** Consigne a **
Recopiez le passage de l'article sur l'analyse des données et la productivité des entreprises, de « Dans l’étude, la » à « prendre des décisions. ».

L’analyse des données a-t-elle un effet sur la productivité des entreprises ?

« La surinformation est à la fois un casse-tête pour les individus et un énorme défi pour les entreprises », estime Steve Lohr pour le New York Times. Comme tout un chacun, les entreprises nagent (quand elles ne se noient pas) dans les vagues de données : du suivi informatique le plus sophistiqué des expéditions, des ventes, des fournisseurs, des clients, des e-mails, du trafic web et de l’observation des réseaux sociaux. Selon certaines estimations, le volume des données d’entreprises doublerait tous les 1,2 ans…

« Pourtant, l’explosion des données est aussi une énorme opportunité ». Car l’information est en passe de devenir « le principal atout, la matière première de nouveaux produits et services, comme des décisions ». A l’heure de l’économie de l’information, elles deviennent l’avantage concurrentiel des entreprises.

Mais les données génèrent-elles un gain de productivité ? Oui, répond une étude menée par Erik Brynjolfsson, économiste à la Sloan School of Management et responsable du groupe Productivité numérique au Centre sur le Business numérique du Massachusetts Institute of Technology et auteur de Wired for Innovation (Connecté pour l’innovation, comment les technologies de l’information refaçonnent l’économie), Lorin Hitt, professeur à la Wharton School de l’université de Pennsylvanie, et Heekyung Kim étudiante au MIT. Selon ces chercheurs, qui ont étudié 179 grandes entreprises américaines qui ont adopté des modèles de décisions conduites par les données, la productivité serait de 5 à 6 % plus élevée que celle des autres entreprises. Une différence qui ne pourrait pas être expliquée par d’autres facteurs, comme l’investissement dans les technologies, estiment les chercheurs…

Dans l’étude, la « décision conduite par les données » caractérisait des entreprises qui non seulement collectaient des données, mais aussi les utilisaient aussi pour prendre des décisions, créer un nouveau produit ou faire évoluer un service, plutôt que de se référer à l’expérience et l’intuition de son management. « Or, une différence de 5 % de la production et de la productivité est suffisamment importante pour distinguer les gagnants et les perdants dans la plupart des industries », estime Brynjolfsson. « Les entreprises dont les décisions sont guidées par l’analyse des données sont aujourd’hui le signe avant-coureur d’une tendance de fond dans la façon dont les gestionnaires vont être amenés à prendre des décisions.

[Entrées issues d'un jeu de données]
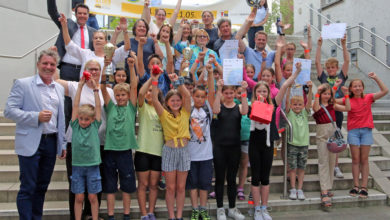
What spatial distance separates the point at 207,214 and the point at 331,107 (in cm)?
259

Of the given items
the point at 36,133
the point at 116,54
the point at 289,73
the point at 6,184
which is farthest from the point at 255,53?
the point at 6,184

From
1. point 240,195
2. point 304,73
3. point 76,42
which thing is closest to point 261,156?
point 240,195

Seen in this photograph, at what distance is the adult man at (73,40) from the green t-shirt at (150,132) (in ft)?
3.41

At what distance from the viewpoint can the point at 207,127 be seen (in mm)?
3998

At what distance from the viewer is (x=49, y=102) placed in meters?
3.38

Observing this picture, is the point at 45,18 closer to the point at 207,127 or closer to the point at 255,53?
the point at 255,53

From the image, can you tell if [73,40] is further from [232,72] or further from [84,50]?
[232,72]

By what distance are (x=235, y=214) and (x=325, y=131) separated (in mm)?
1936

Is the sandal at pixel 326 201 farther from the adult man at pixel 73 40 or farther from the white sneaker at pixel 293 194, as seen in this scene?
the adult man at pixel 73 40

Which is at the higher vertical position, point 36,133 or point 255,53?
point 255,53

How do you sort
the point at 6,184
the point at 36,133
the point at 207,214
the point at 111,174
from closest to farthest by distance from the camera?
1. the point at 36,133
2. the point at 111,174
3. the point at 207,214
4. the point at 6,184

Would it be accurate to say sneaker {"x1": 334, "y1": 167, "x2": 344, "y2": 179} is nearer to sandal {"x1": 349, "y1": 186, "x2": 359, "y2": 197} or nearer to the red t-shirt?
sandal {"x1": 349, "y1": 186, "x2": 359, "y2": 197}

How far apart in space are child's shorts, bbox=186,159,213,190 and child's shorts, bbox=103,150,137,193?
0.74m

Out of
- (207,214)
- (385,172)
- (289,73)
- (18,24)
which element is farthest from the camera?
(18,24)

** Consigne b **
Modifiez, dans le listing, les lignes allant de celle qui contient « Is the sandal » à celle qui contient « 4. the point at 6,184 » en remplaçant « camera » par « viewer », sans rien changer d'autre, et renvoyez uniquement ces lignes.

** Réponse attendue a **
Dans l’étude, la « décision conduite par les données » caractérisait des entreprises qui non seulement collectaient des données, mais aussi les utilisaient aussi pour prendre des décisions, créer un nouveau produit ou faire évoluer un service, plutôt que de se référer à l’expérience et l’intuition de son management. « Or, une différence de 5 % de la production et de la productivité est suffisamment importante pour distinguer les gagnants et les perdants dans la plupart des industries », estime Brynjolfsson. « Les entreprises dont les décisions sont guidées par l’analyse des données sont aujourd’hui le signe avant-coureur d’une tendance de fond dans la façon dont les gestionnaires vont être amenés à prendre des décisions.

** Réponse attendue b **
Is the sandal at pixel 326 201 farther from the adult man at pixel 73 40 or farther from the white sneaker at pixel 293 194, as seen in this scene?
the adult man at pixel 73 40

Which is at the higher vertical position, point 36,133 or point 255,53?
point 255,53

How do you sort
the point at 6,184
the point at 36,133
the point at 207,214
the point at 111,174
from closest to farthest by distance from the viewer?
1. the point at 36,133
2. the point at 111,174
3. the point at 207,214
4. the point at 6,184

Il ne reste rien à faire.